> [Artikel]
DAUROH NASIONAL, PENGUATAN ASWAJA AN-NAHDLIYAH
Tulungagung, 20 September 2024, tepat pukul 21.00 WIB, telah diselenggarakan Dauroh Nasional oleh Aswaja NU Center Tulungagung, bertempat di Aula PCNU Tulungagung. Kali ini mengambil thema "Penguatan Aswaja An-Nahdliyah dan Implementasi NKRI Haraga Mati melalui Spirit Islam Rahmatan lil'alamin". Sebagai agenda Pra Muscab ke 12 yang akan digelar hari ini Sabtu, 21 September 2024.
KH. Yusuf Suharto
KH. Yusuf Suharto (Tim Aswaja LP Ma'arif PBNU) menyampaikan paparan yang pertama. Beliau mengawali dengan penjelasan bahwa sebutan Ahlussunnah waajamaah An-Nahdliyah atau disingkat dengan sebutan Aswaja NU adalah untuk memudahkan penyebutan dan mengidentifikasikan dengan jelas.
Kisah mengapa hormat bendera itu diterima oleh kalangan NU, kala itu belum ketemu takbirnya, yang ketemu adalah syi'ir-syi'ir cinta, sehingga berlandaskan cinta, maka menerima juga keberadaan bendanya (bendera yang menjadi ciri identitas negara). Dalam dekade berikutnya dokumen hasil musyawarah para ulama yang dipimpin KH. Bisri Sansuri telah menemukan takbirnya.
KH. Yusuf Suharto menjelaskan bahwa istilah "Rahmatan lil 'alamin" mendengung lama dimasa kepemimpinan Gus Dur, sedang dimasa KH. Said Aqil Siraj dengan istilah yang banyak berkembang adalah "Islam Nusantara". Dimasa KH. Yahya Staquf, populer dengan istilah "Fiqih Peradaban" ketiganya merujuk pada sumber yang sama. Istilah-istilah tersebut menurut Kemenag disebut "Moderasi Beragama" (wasathiyah Islam). Beliau menemukan istilah lain yang sering disampaikan oleh KH. Musta'in Romly (Pondok Pesantren Darul 'Ulum Jombang) setiap mengakhiri salam dengan mengucap "Ihdinas shiratal mustaqim". Kesimpulan Beliau, bahwa kesemuanya sesungguhnya merujuk pada kalimat yang sama yaitu "Ahlissunnah wal jamaah".

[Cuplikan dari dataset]

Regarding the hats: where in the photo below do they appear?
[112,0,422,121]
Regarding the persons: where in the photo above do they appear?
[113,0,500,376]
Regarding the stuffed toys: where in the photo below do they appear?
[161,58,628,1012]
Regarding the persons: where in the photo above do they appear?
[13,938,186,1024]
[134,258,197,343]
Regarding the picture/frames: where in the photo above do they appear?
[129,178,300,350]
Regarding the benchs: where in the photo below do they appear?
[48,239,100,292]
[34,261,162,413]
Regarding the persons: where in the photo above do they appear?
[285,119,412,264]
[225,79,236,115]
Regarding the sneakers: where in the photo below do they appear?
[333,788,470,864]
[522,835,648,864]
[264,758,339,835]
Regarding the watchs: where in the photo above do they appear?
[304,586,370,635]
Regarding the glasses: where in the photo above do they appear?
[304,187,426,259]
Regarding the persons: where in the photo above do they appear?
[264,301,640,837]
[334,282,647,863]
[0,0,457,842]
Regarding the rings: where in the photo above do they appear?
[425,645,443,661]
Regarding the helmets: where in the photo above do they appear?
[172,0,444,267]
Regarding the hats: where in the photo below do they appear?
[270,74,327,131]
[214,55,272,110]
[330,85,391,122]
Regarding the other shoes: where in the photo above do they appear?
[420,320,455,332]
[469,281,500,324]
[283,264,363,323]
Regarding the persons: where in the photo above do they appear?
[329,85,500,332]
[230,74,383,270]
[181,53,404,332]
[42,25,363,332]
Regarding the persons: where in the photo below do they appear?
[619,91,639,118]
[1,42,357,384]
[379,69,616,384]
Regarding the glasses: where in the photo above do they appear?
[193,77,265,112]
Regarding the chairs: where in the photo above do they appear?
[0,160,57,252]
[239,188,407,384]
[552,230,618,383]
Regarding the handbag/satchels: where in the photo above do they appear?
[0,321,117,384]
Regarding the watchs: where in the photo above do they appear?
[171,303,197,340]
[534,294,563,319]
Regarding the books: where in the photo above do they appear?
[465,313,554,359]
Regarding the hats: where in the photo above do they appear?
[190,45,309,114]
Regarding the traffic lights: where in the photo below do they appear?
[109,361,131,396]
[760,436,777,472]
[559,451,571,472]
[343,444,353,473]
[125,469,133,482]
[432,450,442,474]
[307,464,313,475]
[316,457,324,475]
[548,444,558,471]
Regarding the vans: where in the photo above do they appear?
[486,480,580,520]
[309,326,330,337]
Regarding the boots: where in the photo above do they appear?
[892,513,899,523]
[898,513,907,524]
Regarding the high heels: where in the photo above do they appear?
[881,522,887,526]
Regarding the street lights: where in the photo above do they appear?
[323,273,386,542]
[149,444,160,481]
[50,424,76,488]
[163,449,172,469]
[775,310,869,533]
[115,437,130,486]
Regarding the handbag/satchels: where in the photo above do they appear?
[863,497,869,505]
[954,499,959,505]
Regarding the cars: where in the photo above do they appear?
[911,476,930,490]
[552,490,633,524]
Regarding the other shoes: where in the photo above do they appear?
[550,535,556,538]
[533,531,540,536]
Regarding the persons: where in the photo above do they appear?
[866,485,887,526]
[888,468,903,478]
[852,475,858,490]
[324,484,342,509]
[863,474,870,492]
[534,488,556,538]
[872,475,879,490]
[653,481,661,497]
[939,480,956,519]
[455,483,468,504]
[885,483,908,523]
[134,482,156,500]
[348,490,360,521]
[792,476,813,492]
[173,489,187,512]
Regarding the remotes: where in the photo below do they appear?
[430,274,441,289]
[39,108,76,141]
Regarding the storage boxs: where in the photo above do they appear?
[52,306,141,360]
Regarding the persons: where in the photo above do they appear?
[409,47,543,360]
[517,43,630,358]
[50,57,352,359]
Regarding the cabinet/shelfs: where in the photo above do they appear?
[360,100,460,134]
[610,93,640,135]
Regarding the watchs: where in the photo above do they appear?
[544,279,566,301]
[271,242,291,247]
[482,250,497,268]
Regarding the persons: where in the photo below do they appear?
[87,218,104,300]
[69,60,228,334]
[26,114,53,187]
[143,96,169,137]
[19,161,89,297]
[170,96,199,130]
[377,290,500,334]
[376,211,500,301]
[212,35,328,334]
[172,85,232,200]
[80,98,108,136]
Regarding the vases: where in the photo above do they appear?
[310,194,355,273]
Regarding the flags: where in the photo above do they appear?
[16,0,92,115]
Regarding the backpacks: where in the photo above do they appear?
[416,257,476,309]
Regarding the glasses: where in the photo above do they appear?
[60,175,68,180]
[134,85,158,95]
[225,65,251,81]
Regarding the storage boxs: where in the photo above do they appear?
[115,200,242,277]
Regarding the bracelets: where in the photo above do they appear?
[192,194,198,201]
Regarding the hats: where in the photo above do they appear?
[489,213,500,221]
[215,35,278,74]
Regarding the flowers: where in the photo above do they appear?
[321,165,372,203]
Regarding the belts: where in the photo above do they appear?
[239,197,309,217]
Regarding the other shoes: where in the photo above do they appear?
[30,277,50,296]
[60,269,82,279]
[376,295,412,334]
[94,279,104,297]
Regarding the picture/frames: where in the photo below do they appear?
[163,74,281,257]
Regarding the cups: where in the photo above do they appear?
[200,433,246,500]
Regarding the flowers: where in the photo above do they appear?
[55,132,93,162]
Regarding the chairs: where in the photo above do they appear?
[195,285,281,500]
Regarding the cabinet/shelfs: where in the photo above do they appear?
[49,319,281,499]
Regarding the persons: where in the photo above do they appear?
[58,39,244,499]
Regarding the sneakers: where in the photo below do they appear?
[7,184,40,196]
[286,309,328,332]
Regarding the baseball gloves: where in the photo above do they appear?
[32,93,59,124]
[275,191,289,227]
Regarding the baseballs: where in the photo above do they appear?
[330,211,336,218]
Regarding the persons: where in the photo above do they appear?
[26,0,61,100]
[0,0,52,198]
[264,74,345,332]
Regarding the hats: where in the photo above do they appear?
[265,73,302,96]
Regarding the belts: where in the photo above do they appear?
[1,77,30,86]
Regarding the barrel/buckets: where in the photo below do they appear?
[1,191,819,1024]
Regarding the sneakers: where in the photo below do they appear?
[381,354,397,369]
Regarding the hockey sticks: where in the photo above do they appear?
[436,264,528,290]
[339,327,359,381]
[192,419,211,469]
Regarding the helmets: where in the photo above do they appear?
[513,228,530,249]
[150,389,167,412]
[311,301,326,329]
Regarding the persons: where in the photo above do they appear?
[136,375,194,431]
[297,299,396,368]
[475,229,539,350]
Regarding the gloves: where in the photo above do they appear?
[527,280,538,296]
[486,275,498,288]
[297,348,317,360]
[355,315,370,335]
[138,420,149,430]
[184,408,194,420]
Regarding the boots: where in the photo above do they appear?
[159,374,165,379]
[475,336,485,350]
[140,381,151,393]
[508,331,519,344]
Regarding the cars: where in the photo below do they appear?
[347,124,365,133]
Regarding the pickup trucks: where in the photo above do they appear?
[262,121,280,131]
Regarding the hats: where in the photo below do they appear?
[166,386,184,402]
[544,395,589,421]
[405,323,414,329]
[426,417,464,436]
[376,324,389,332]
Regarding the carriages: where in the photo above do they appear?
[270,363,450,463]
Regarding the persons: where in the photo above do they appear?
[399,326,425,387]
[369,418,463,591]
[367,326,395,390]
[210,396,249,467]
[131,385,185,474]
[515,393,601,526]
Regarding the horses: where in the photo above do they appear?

> [Soal Latihan]
a: Jawab pertanyaan berikut berdasarkan artikel tentang Dauroh Nasional Aswaja NU Center Tulungagung.
(i) Di mana Dauroh Nasional itu diadakan?
(ii) Menurut Kemenag, istilah-istilah seperti "Rahmatan lil 'alamin", "Islam Nusantara", dan "Fiqih Peradaban" disebut apa?
(iii) Kalimat apa yang diucapkan KH. Musta'in Romly setiap mengakhiri salam?
b: Teruskan artikel tentang Dauroh Nasional Aswaja NU Center Tulungagung, mulai dari kalimat sesudah bagian terakhir yang ada.

> [Jawaban]
a:
(i) Di Aula PCNU Tulungagung.
(ii) "Moderasi Beragama" (wasathiyah Islam).
(iii) "Ihdinas shiratal mustaqim".

b:
KH. Ma'ruf Khozin
Pemateri kedua adalah KH. Ma'ruf Khozin (Ketua Pengurus Wilayah Aswaja NU Jawa Timur). Sebagai pembuka Beliau sampaikan ada Saudara-saudara kita yang anti dengan cinta tanah, karena dianggap ashobiyah. Mereka banyak mencuit di medsos bahwa nasionalisme gak ada dalilnya.
Syech Yasin Al-Fadani dalam kitabnya Arbain Buldaniyah, kitab kumpulan hadist dari ulama empat puluh negara yang berbeda. Diantaranya ada satu hadist dari Negara Indonesia yang disampaikan oleh KH. Hasyim Asy'ari. Dikisahkan, suatu ketika ada Sahabat yang bertanya, "Kalau ada seseorang mencintai kaumnya, mencintai negaranya itu ashobiyah? Nabi menjawab, "Bukan, ashobiyah itu adalah kalau ada Saudara kita berbuat dzalim, kita menolong dalam dalam kedzalimannya." Artinya siapa yang membiarkan dalam kedzaliman tetap terjadi dialah ashobiyah.
Kalimat yang paling populer "Hubbul wathon minal iman" yang dipolerkan oleh Kyai Mun'im (melalui PKPNU) dari Kyai Maimun Zubair, dari KH. Wahab Hasbullah. Pangejawantahannya adalah dengan tercetusnya hari Santri. Darimana kalimat ini? Ternyata ada dalam kitab shorof dari KH. Kholil (Bangkalan), yang diselipkan dipinggir salah satu halaman (dalam kitab tersebut) dengan kalimat "Hubbul authon minal iman". Setelah dideteksi bahwa kalimat itu redaksinya bukan hadist, tapi isinya shohih (benar), selaras dengan makna-makna dalam beberapa hadist.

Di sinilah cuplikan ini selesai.